You either need to copy the bytes into a newly allocated ByteBuffer, or
have a more sophisticated AMQShortString implementation that operates on
a list of fragments. Obviously it is impossible to do the latter if
AMQShortString is used directly throughout the code.

I don't follow the last sentence? AMQShortString would contain a
subclass of ByteBuffer that under the hood was really multiple
java.nio.ByteBuffer slices.

You're right, in theory I could modify or subclass the MINA ByteBuffer to provide this functionality. That is something I would rather avoid doing though as to date I've managed to keep MINA dependencies quite isolated.

I actually do want to expose a non JMS interface that doesn't use
AMQShortString. There is a lot of ground between providing an AMQP
specific messaging API and providing an AMQP specific String API.

And you want to postpone the creation of an AMQShortString? Your API
layer could presumably hide that from the user of your API in the same
way JMS does?

I actually don't want to bother going through AMQShortString at all. If the user passes me a String the most efficient thing for me to do is encode that directly onto the wire.

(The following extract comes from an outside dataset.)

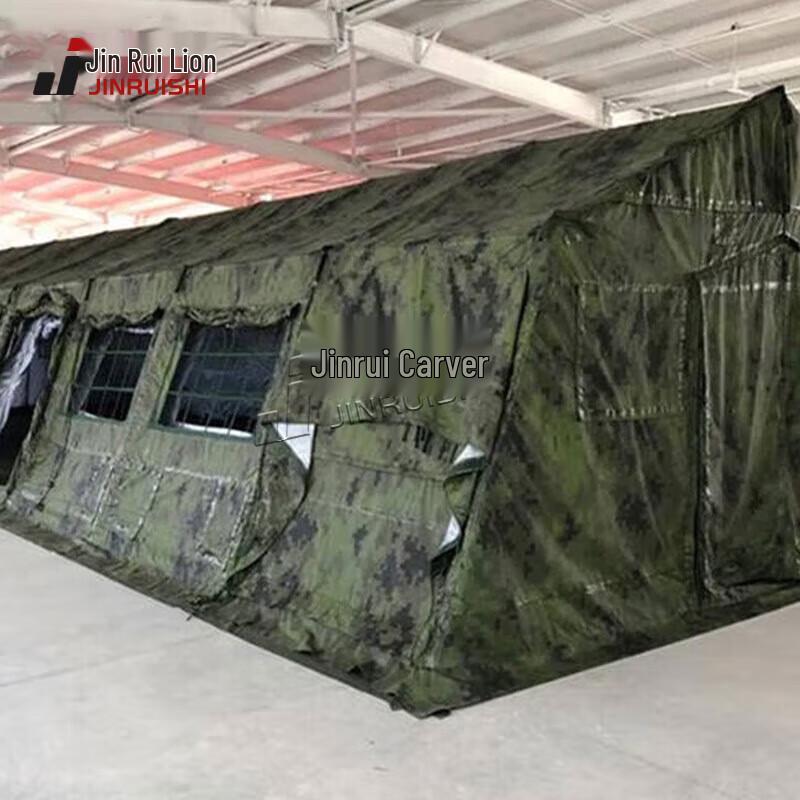 Jin Ruishi 40sqm Frame Tent Accessories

Why does postponing the creation of the AMQShortString help? Are there
cases where you might choose not to encode the string into a
bytebuffer? Or are you avoiding the case of copying into a bytebuffer
then copying that buffer into the buffer that contains the whole
frame?

Yes, I'm avoiding that extra copy.

The other issue is that the generated API is at this point quite usable on its own, however usage of AMQShortString would make it unsuitable as a public API. So I'm forced to make something of a choice here, either generate code that is unusable as a public API, or generate code that is unusable by the broker because it is too slow.

That's why I'm trying to figure out if there are any options that satisfy both constraints, e.g. using CharSequence. It would make the generated code a whole lot more usable as a public API since on the input side you could just pass in a String directly without wrapping it, and it would permit the same optimized decoding that AMQShortString does. Obviously on the output side if you actually needed a concrete String you would still need to call toString(), but many of the java APIs will let you pass in a CharSequence anyways.